• _Aufgabe_
Beantworten Sie die folgenden Fragen anhand des Seitenauszugs:
(a) In welcher Einrichtung befindet sich Protassewitsch nach eigener Aussage im Video?
(b) Für welchen Telegram-Kanal war der 26-Jährige zuletzt tätig?
(c) Gegenüber welcher polnischen Zeitung äußerte sich Stepan Putilo?

Im von Staatsmedien verbreiteten Video sagt Protassewitsch nun, er befinde sich im Minsker Untersuchungsgefängnis Nr. 1, gesundheitliche Probleme habe er nicht. Die Mitarbeiter verhielten sich korrekt, er werde mit ihnen zusammenarbeiten und Angaben zur Organisation von Massenunruhen in Minsk machen.

Der 26-Jährige, der zuletzt für den Telegram-Kanal Belarus golownogo mosga („Belarus mit Hirn“) arbeitete, steht in Belarus wegen Terrorismus auf der Fahndungsliste. Das Gleiche gilt für Stepan Putilo, einen Mitstreiter. Der meldete sich aus Warschau zu Wort: „Sie schrei­ben mir, dass wir als nächstes an der Reihe sind. Dass man uns nicht nach Belarus entführen, sondern in Warschau erschießen wird“, sagte Putilo der polnischen Zeitung Rzeczpospolita.

• _Gespeicherte Daten_
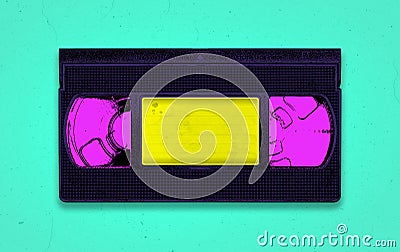 A vibrant and colorful retro synthwave themed VHS video tape illustration with distressed background and copy space Cartoon Illustration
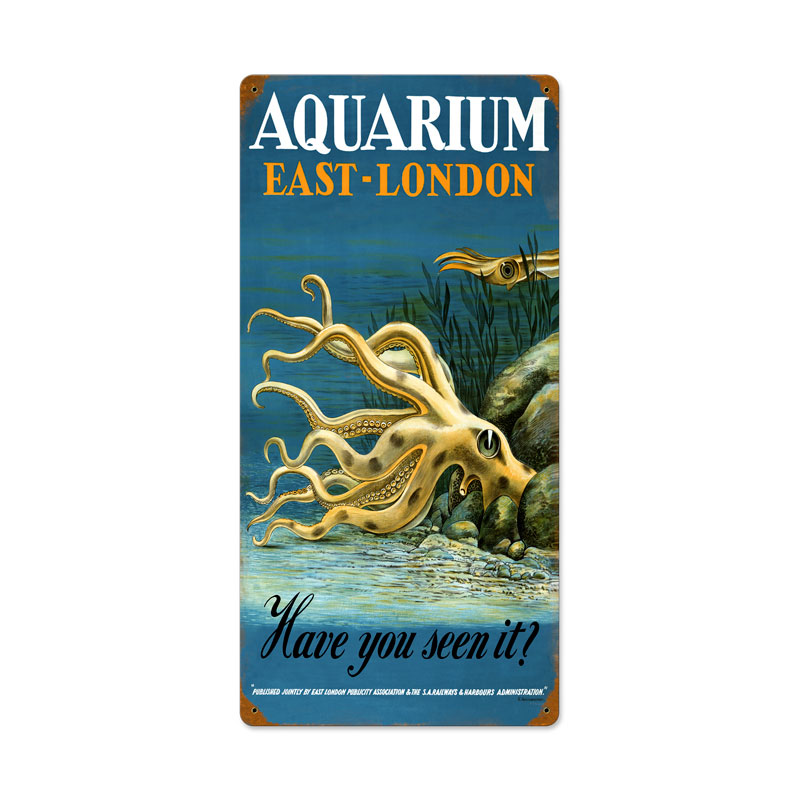 East London Aquarium, Travel, Vintage Metal Sign, 12 X 24 Inches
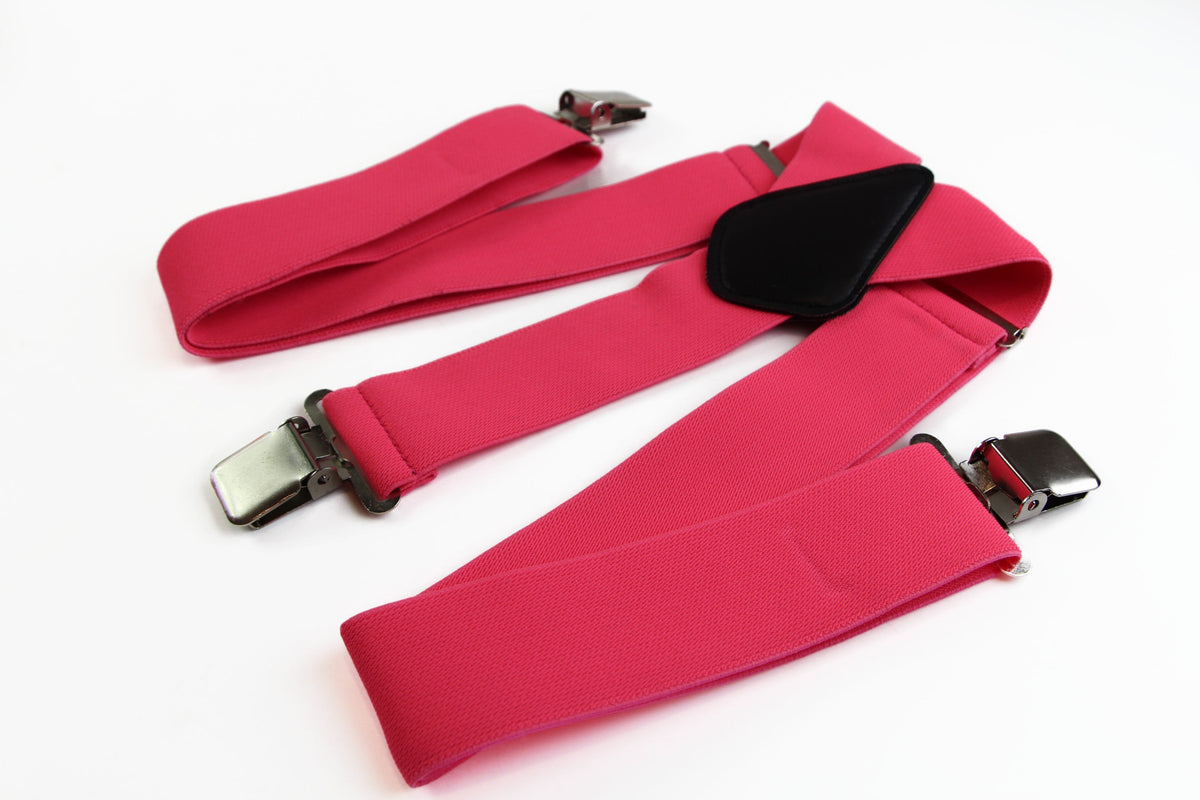 Extra Wide Heavy Duty Adjustable 120cm Fluro Pink Adult Mens Suspenders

• _Erledigte Aufgabe_
(a) Im Minsker Untersuchungsgefängnis Nr. 1.
(b) Für den Kanal Belarus golownogo mosga („Belarus mit Hirn“).
(c) Gegenüber der Rzeczpospolita.